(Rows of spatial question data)
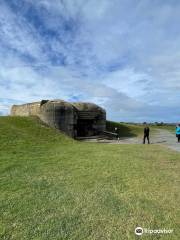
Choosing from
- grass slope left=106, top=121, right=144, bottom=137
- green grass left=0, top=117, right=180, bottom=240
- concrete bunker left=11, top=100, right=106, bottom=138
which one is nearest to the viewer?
green grass left=0, top=117, right=180, bottom=240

### Exercise prompt
Please rewrite the material above with "nearest" renamed to "closest" and nothing else changed. Omit the pictures from your answer.

### Problem solution
Choosing from
- grass slope left=106, top=121, right=144, bottom=137
- green grass left=0, top=117, right=180, bottom=240
- concrete bunker left=11, top=100, right=106, bottom=138
which one is closest to the viewer?
green grass left=0, top=117, right=180, bottom=240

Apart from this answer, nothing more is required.